Both Wales and Scotland are viewed by some on Labour’s left as beacons of social democratic hope in a sea of New Labour heresy. ‘In Scotland and Wales,’ wrote Roy Hattersley just before the elections there last year, ‘Labour – free from the shackles of the London party – is offering programmes that amount to a rejection of much of the Westminster cabinet’s domestic policy.’
And, indeed, there is much in the two countries to set leftwing hearts aflutter. Scotland has introduced free home care for the elderly, abolished university tuition fees, and guaranteed jobs to all new nurses and midwives. Wales has ruled out specialist schools, radically scaled back school testing, brought back free school milk, and introduced free local bus travel for the elderly and people with disabilities.

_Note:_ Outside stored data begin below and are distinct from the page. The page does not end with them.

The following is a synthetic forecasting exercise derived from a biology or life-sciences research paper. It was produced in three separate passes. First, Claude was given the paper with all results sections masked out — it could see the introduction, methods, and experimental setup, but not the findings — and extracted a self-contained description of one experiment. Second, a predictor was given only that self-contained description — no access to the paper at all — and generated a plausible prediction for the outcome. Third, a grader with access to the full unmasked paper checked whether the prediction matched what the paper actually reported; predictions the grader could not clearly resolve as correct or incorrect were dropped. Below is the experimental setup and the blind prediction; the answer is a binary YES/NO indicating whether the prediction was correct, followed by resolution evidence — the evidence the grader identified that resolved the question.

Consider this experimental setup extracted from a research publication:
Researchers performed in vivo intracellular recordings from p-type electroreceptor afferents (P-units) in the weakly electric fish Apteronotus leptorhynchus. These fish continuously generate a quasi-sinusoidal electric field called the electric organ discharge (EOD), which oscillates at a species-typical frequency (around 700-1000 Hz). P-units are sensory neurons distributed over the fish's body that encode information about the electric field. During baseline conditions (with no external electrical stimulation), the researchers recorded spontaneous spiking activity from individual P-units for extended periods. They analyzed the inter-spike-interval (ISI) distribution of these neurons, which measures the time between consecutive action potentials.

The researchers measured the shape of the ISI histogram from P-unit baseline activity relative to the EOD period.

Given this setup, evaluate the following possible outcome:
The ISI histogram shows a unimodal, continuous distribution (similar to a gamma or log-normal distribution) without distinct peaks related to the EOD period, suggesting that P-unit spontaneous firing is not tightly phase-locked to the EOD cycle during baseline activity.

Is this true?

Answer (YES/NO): NO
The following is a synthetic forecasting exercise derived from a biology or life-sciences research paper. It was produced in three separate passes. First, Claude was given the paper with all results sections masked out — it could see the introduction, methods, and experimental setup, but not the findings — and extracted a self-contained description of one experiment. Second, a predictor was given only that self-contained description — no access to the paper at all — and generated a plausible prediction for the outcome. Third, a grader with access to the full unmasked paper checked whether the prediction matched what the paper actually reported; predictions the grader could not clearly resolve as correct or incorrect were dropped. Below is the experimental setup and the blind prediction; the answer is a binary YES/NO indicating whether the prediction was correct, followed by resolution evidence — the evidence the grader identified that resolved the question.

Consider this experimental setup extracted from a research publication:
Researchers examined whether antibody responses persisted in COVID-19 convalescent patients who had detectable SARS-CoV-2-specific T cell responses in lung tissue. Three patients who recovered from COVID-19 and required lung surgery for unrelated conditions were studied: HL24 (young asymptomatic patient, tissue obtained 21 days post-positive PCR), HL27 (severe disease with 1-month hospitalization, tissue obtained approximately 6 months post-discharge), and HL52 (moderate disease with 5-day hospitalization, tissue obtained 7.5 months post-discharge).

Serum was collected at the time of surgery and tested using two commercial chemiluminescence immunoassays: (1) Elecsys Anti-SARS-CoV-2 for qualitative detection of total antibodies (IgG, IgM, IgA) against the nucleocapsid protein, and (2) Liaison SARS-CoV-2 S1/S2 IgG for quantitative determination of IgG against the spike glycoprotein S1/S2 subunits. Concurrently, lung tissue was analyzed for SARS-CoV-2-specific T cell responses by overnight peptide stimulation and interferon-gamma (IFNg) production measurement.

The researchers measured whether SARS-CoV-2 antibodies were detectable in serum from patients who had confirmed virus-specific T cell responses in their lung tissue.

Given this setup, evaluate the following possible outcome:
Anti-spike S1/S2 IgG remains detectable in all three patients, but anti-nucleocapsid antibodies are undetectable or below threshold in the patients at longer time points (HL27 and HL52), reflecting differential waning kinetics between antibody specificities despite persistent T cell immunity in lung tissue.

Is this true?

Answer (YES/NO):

Welsh Labour also made a bold pledge: no one would wait more than six months for outpatient treatment or more than eighteen months for inpatient treatment.

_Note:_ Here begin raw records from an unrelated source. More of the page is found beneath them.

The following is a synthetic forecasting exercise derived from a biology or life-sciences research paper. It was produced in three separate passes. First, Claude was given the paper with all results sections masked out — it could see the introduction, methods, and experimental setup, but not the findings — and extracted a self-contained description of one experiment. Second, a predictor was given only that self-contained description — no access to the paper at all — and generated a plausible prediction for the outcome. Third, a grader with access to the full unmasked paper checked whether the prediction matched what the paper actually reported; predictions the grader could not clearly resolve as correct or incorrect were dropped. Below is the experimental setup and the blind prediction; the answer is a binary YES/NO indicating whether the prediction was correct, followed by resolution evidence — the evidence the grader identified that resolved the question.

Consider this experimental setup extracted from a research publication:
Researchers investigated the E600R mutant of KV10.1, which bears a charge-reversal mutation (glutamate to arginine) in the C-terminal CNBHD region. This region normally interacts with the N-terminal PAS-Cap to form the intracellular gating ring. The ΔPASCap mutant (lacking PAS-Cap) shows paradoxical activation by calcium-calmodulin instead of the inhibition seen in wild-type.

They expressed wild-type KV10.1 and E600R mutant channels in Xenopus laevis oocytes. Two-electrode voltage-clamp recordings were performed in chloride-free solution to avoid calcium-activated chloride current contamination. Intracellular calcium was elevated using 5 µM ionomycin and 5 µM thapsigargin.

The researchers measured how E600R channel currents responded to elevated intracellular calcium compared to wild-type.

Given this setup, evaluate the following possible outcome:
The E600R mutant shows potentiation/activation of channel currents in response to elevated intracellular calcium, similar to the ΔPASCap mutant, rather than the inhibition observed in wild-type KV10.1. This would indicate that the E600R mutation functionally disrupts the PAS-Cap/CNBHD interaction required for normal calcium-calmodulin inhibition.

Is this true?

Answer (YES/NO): YES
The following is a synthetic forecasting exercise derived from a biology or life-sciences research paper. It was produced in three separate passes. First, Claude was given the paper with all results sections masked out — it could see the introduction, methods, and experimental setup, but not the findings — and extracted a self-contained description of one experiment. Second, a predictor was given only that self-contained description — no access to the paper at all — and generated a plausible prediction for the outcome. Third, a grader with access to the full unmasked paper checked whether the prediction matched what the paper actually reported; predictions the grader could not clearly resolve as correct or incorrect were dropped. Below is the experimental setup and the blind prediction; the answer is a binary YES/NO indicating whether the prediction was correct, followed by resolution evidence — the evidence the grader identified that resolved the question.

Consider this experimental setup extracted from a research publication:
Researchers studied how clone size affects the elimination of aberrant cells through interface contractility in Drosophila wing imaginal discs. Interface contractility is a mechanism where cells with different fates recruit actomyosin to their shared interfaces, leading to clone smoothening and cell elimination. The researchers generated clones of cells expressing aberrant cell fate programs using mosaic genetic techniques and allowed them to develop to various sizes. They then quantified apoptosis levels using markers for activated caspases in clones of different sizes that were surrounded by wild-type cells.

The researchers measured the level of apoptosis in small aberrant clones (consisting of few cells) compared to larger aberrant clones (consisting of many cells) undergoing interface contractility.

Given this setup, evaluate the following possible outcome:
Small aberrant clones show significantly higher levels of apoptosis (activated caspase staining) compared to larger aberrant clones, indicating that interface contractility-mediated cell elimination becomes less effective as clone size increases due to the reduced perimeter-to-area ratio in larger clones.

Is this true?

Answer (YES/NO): YES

As in England, Wales has certainly received significant enough increases in funding – health and social services spending in the principality has risen from £2.68 billion in 1999/2000 to £4.55 billion in 2004/5 – to start making strides towards meeting its promises.
But how to spend that cash? Since it took charge of health policy in 1999, Welsh Labour – or ‘classical Labour’ as First Minister Rhodri Morgan prefers to put it – has decided to put some ‘clear red water’ between itself and New Labour in London.
In England, Labour has used private sector cash – through the Private Finance Initiative – to boost capacity and has attempted to push decision-making down to the frontline. Welsh Labour, on the other hand, has rejected PFI and foundation hospitals and, while attempting to build a localist approach, has actually created a highly centralised one.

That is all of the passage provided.